Würden die Dokumente aber über ein dezentral organisiertes Darknet verteilt, wäre der Kampf der Wikileaks-Gegner einer wie gegen Windmühlen. Denn die ihm Darknet kursierenden Dokumente sind nicht auf einigen wenigen Servern gespeichert, sondern werden in Häppchen über alle Darknet-Nutzer verteilt. Die allen Dunkelnetzvarianten eigene Verschlüsselung der Kommunikation macht die Software auch zum idealen Medium, damit sich z.B. Regimekritiker unbehelligt mit ihren Unterstützern im Ausland austauschen können.

Fazit: Eine Frage der Sicherheit

Aus Unternehmenssicht stellen Mitarbeiter, die aus dem Firmennetz heraus F2F-Verbindungen aufbauen, ein beträchtliches Sicherheitsrisiko dar.
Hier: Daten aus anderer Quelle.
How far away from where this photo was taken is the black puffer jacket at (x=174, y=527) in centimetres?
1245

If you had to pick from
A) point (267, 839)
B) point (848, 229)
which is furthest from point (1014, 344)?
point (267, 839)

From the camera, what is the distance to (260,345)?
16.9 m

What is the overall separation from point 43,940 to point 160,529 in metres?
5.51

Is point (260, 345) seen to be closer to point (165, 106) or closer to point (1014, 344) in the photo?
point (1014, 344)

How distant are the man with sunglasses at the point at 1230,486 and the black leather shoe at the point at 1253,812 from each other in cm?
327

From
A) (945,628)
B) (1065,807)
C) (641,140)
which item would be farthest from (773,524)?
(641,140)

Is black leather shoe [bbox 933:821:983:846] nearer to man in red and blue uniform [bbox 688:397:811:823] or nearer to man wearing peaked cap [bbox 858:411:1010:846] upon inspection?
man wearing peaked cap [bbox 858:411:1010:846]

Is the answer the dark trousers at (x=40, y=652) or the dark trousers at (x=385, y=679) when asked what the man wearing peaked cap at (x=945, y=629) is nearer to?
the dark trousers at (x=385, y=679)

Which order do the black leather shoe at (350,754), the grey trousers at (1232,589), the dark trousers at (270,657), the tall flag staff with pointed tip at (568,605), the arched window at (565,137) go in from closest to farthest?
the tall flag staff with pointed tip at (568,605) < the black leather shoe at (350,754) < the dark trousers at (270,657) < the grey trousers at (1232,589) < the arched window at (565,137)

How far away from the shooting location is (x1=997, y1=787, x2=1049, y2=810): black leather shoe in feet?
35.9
Umgekehrt lässt sich das Konzept nicht realistisch für geschäftliche Zwecke nutzen, obwohl die HP-Forscher den Darknets etwas von ihrer Komplexität nehmen, indem sie keine spezielle, kompliziert zu konfigurierende Software voraussetzen. Hoffman und Wood setzen vielmehr auf herkömmliche Internet-Browser. Veiled funktioniert somit ohne jedes Herunterladen und Konfigurieren auch auf Geräten wie dem iPhone. Windows-, Mac- und Linux-PCs bzw. –Notebooks sind natürlich ebenfalls mit an Bord, da Veiled sich mit den gängigen Browsern wie Mozilla Firefox und dem Microsoft Internet Explorer versteht.
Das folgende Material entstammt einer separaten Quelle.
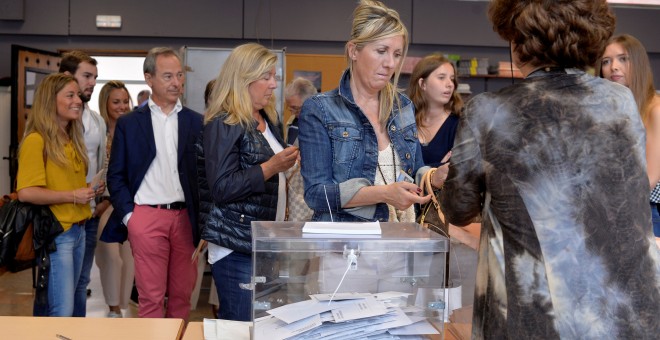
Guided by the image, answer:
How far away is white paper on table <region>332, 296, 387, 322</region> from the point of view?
5.16ft

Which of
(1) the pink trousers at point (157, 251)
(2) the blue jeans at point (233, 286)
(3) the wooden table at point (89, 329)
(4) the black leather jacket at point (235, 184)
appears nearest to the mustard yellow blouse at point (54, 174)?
(1) the pink trousers at point (157, 251)

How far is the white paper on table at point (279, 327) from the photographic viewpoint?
1574 millimetres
Hoffman und Wood wollen durch Veiled, genauer: die zugängliche, umfangreiche Dokumentation der Software andere Programmierer motivieren, Veiled neu zu erschaffen. Denn die HP-Forscher werden die Software niemals veröffentlichen. Der Grund: juristische Bedenken seitens des Arbeitgebers Hewlett-Packard.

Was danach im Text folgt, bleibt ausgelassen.